Cryptanalysis of ARMADILLO2
- Cite this paper as:
- Abdelraheem M.A., Blondeau C., Naya-Plasencia M., Videau M., Zenner E. (2011) Cryptanalysis of ARMADILLO2. In: Lee D.H., Wang X. (eds) Advances in Cryptology – ASIACRYPT 2011. ASIACRYPT 2011. Lecture Notes in Computer Science, vol 7073. Springer, Berlin, Heidelberg
ARMADILLO2 is the recommended variant of a multipurpose cryptographic primitive dedicated to hardware which has been proposed by Badel et al. in . In this paper, we describe a meet-in-the-middle technique relying on the parallel matching algorithm that allows us to invert the ARMADILLO2 function.

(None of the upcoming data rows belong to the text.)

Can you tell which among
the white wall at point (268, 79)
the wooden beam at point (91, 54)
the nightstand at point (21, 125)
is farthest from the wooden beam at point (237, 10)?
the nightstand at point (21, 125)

This makes it possible to perform a key recovery attack when used as a FIL-MAC. A variant of this attack can also be applied to the stream cipher derived from the PRNG mode. Finally we propose a (second) preimage attack when used as a hash function. We have validated our attacks by implementing cryptanalysis on scaled variants. The experimental results match the theoretical complexities.
In addition to these attacks, we present a generalization of the parallel matching algorithm, which can be applied in a broader context than attacking ARMADILLO2.